7 avril 2011
La visite de 36 lycées dans sept académies courant décembre et janvier a permis à l’IG (Inspection générale) de produire un état des lieux de la mise en oeuvre de la réforme du lycée (1).
Ce constat est qualitativement cohérent avec celui du SNES : la réforme se met en place (mais comment pourrait-il en être autrement ?), les enseignements d’exploration MPS, SL et LS peuvent donner satisfaction à certains enseignants et élèves, SES et enseignements technologiques sont maltraités, l’AP (accompagnement personnalisé) n’a pas vraiment été mis en place ou fonctionne mal.

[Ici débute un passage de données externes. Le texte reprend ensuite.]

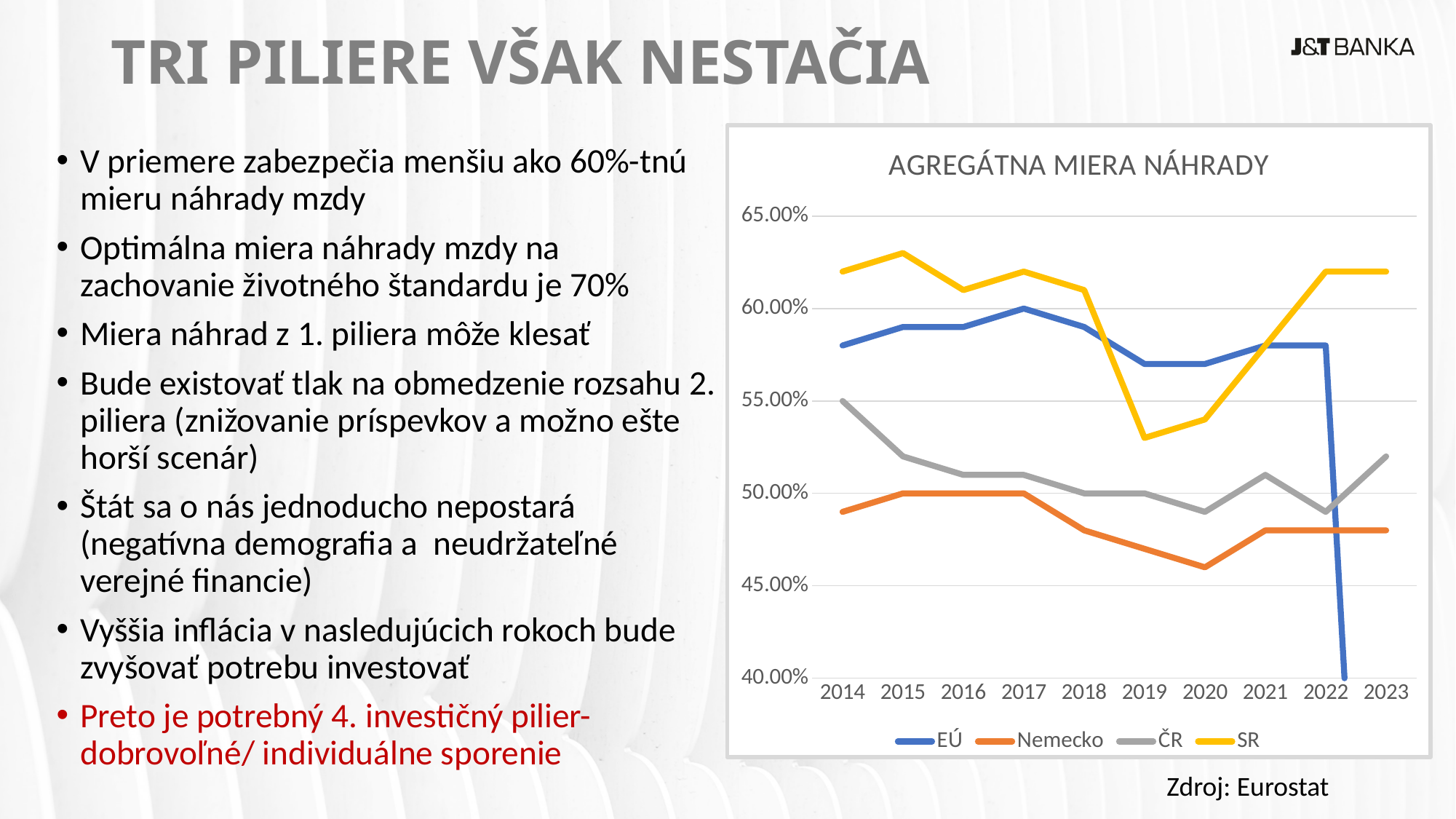
Which series has the lowest value in 2014? Nemecko Which series has the highest value in 2014? SR What kind of chart is shown on the slide? line chart How many years are shown on the x axis of the chart? 10 Does the value for Nemecko rise or fall from 2017 to 2020? fall Is the value for EÚ in 2014 greater or less than 55.00%? greater What is the title of the chart? AGREGÁTNA MIERA NÁHRADY How many series does the chart legend list? 4 Is the value for SR in 2015 greater or less than 60.00%? greater Which is larger in 2018, the value for SR or the value for EÚ? SR Is the value for SR in 2019 greater or less than 55.00%? less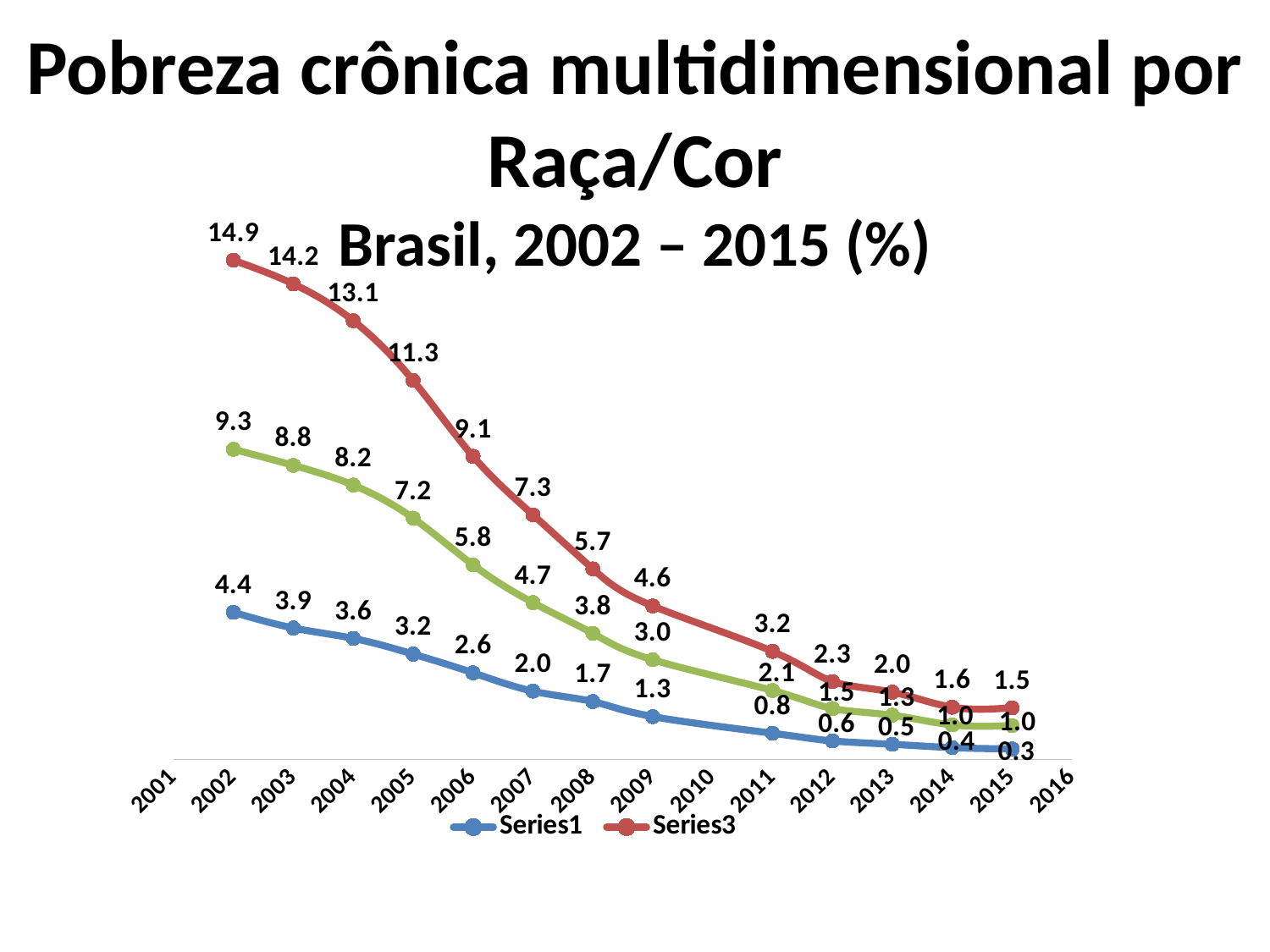
What is the value of Series1 in 2015? 0.3 Do the values of Series3 rise or fall from 2002 to 2015? Fall What is the value of Series3 in 2009? 4.6 What is the value of Series1 in 2006? 2.6 In which year does Series3 reach its highest value? 2002 How many series does the legend list? 2 What is the difference between the Series1 value in 2002 and its value in 2015? 4.1 In which year does Series1 reach its lowest value? 2015 What kind of chart is shown on the slide? Line chart What is the difference between the Series3 value in 2002 and its value in 2015? 13.4 Which is larger in 2012: the value of Series3 or the value of Series1? Series3 What is the value of Series3 in 2002? 14.9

Cependant, l’IG n’en tire pas les mêmes conclusions que le SNES. Pour elle, la réforme introduit de nouvelles pratiques pédagogiques et des espaces de liberté via les enseignements d’exploration et l’AP, dont elle espère bien qu’elles feront tache d’huile dans les autres enseignements. Ces nouveautés seraient portées par un « premier noyau » d’« enseignants innovateurs », qu’il s’agit d’élargir. Les difficultés portent selon les IG principalement sur le manque de formation des enseignants et des équipes d’encadrement, ainsi que sur la complexité de la gestion des groupes d’élèves et des moyens. Leurs solutions : un effort de formation, la mise en réseau des établissements (mutualisation de l’offre de formation) et l’annualisation des enseignements pour apporter plus de souplesse.
On notera que les IG expriment cependant à plusieurs reprises leurs craintes que la réduction des moyens attendue pour la rentrée prochaine ne remette en cause le processus d’innovation et d’adhésion des enseignants à la réforme. Ils demandent par ailleurs la mise en place d’une démarche d’évaluation en terme de réussite des élèves.
L’échantillon visité par les IG n’a pas de valeur représentative. Ce travail a donc surtout le mérite d’apporter l’éclairage de l’Inspection sur la réforme du lycée. Avec des conclusions différentes des nôtres : là où l’inspection voit dans la diversité des situations rencontrées la preuve que les lycées s’adaptent à leurs élèves et en conclut à la réussite de la démarche d’autonomie, nous alertons sur le renforcement des inégalités de territoire, d’une concurrence mortifère entre établissements et sur le risque d’une aggravation de l’échec scolaire.
Une démarche d’évaluation rigoureuse et sincère s’impose. Le SNES entend y contribuer. Il faut imposer le cadrage national des heures de dédoublement, l’accrochage de l’AP aux disciplines, le refus du tronc commun de Première : le SNES appelle les enseignants à continuer d’exiger une réforme plus conforme à l’intérêt de tous.
Valérie Sipahimalani
lycees@snes.edu
1. IG/IGAEN, rapport 2011-010, février 2011 « Mise en oeuvre de la réforme des lycées d’enseignement général et technologique ».